- _Your instructions_:
Reading the listing below, restate each entry exactly as written.

- _Supplied material_:
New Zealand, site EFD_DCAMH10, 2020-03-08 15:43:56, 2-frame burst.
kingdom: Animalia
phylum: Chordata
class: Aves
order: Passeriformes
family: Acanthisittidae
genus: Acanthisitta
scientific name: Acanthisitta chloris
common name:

- _Answer space_:
New Zealand, site EFD_DCAMH10, 2020-03-08 15:43:56, 2-frame burst.
kingdom: Animalia
phylum: Chordata
class: Aves
order: Passeriformes
family: Acanthisittidae
genus: Acanthisitta
scientific name: Acanthisitta chloris
common name:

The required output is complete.